We have many admins or uploaders wondering how many concurrent viewers a PeerTube instance can handle and how much its P2P feature can help the server to broadcast a live/video.
It's the reason why, with the support of NLnet and Octopuce, we have been running a real world stress tests on a regular PeerTube instance. Of course with the aim of optimizing the software, but first and foremost to be able to confidently give the number of concurrent viewers a PeerTube instance should be able to handle and understand how the P2P behaves in such conditions.
We chose to simulate 1,000 viewers as it is a symbolic number, but also because it covers 99% of the streams broadcasted on Twitch in 2022. PeerTube would then be able to technically handle 99% of these use cases, which is a large number of users ;)
If you would rather skip the technical stuff, you can jump directly to the conclusion.
Setup the benchmark
To get closer to real life testing, we decided to run 1,000 Chrome web browsers watching the same video, each one having a dedicated public IP to properly simulate actual real viewers.
In order to run 1,000 real Chrome web browsers, we decided to create a Selenium grid and to spawn 1,000 Selenium nodes using Docker. This way, each node can have its own IPv6 public address. Luc, the amazing sysadmin at Framasoft, developed scripts to automatically generate this Selenium grid using Hetzner cloud. His work can be found on https://framagit.org/framasoft/peertube/selenium-stack.
After the first conclusive tests where we reached 500 web browsers, we encountered difficulties with Hetzner cloud as they refused to increase our VPS quota to a number that would have allowed us to seamlessly run the Selenium grid with 1,000 web browsers. After spending several days trying to find alternatives, Octopuce, a French hosting company that hosts several PeerTube instances, offered us to use a powerful server to help us reach our goal of 1,000 web browsers. Shout out to them!
We have made several performance improvements in PeerTube core to reach 1,000 viewers. Some of them are already available in PeerTube V6 like federation and view events optimizations. Some others will be available in the next release (V6.1): ability to customize views/playback events interval, new viewer federation protocol to send much less messages etc.
Once the Selenium grid is ready and the PeerTube instance is updated to include the above performance improvements, we can spawn 1,000 web browsers to load a video on https://peertube2.cpy.re/ (our nightly updated PeerTube instance) using WebdriverIO. Each automated web browser is programmed to load the video watch page, play the video, and wait there until the test ends.
§ §
What the task asks: List the actions that each automated web browser is programmed to carry out in the PeerTube stress-test passage.

Information provided:
§ §
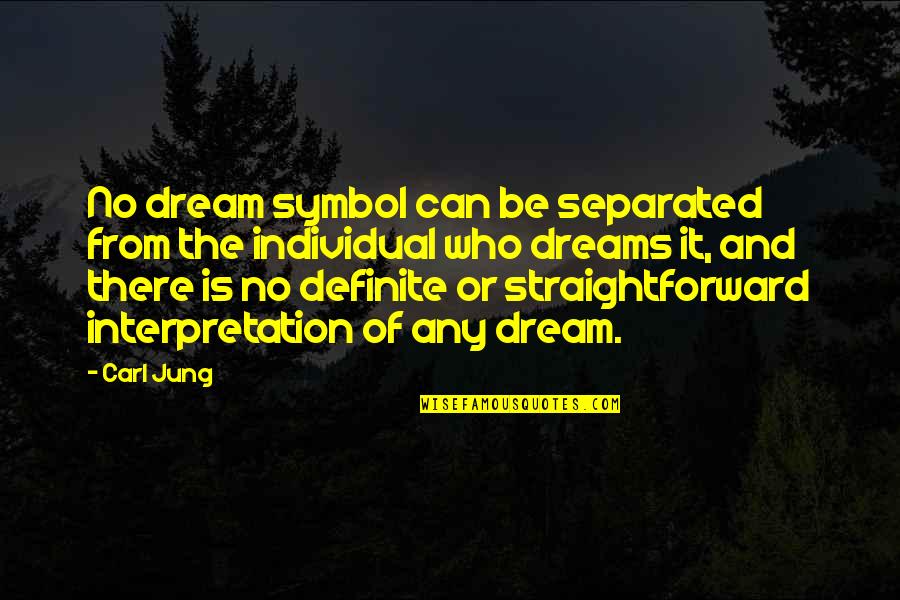 Estridente Detection Quotes By Carl Jung: No dream symbol can be separated from the Estridente Detection Quotes By Carl Jung: No dream symbol can be separated from the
§ §
Exercise answer:
1. Load the video watch page.
2. Play the video.
3. Wait there until the test ends.